/Seurat

Repository for Seurat analysis

Primary LanguageJupyter Notebook

Seurat

Repository for Seurat anaysis

Table of Contents

Prerequisites - Install R packages

options(repos="http://cran.ism.ac.jp")
install.packages('dplyr')			
install.packages('Seurat')
install.packages('optparse')
install.packages('ggpubr')
install.packages('cowplot')
install.packages('grid')
install.packages('ggplot2')
install.packages('hdf5r')

Downloading the package "hdf5r" may not work on ssh.

10x chromium single cell analysis

10x_seurat.R automates the analysis shown in the Seurat tutorial.

Input

10x chromium output files.
./input_dir
├--- barcodes.tsv.gz
├--- features.tsv.gz
└--- matrix.mtx.gz

Output

  • .png format plots
  • .txt files
  • .tsv files -> may be used as Cibersortx input
  • .rds files

Usage

Basic usage

$ Rscript  seurat.R -i ./input_dir/ -o ./output_dir/ --project_name 'custom_project_name'     

Step 1: Initial run

Visualise raw data and determine cutoff values to use for dropping low quality data/cells.

$ Rscript  seurat.R -i ./input_dir/ -o ./output_dir/ --project_name 'custom_project_name' --visualise_rawdata  

Step 2: Determine dimensions to use

According to your plots generated in step 1, assign integers to --nFeature_RNA_min, --nFeature_RNA_max and --percent.mt custom_value.
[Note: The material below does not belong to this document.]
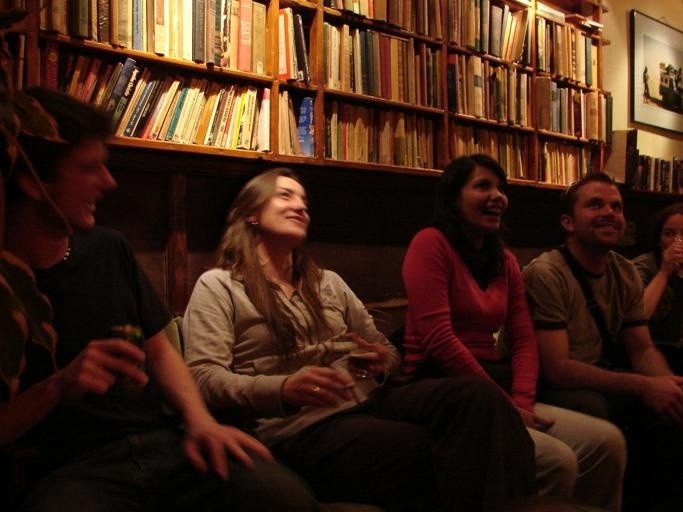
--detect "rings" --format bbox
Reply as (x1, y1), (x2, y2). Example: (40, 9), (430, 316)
(310, 386), (319, 396)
$ Rscript seurat.R  -i ./input_dir/ -o ./output_dir/ --nFeature_RNA_min custom_value --nFeature_RNA_max custom_value --percent.mt custom_value --project_name 'custom_project_name'  

Step 3: Determine cluster phenotypes

According to pca_*.png plots from Step2, reassign --pca_dims with the number of dimensions suitable for your dataset.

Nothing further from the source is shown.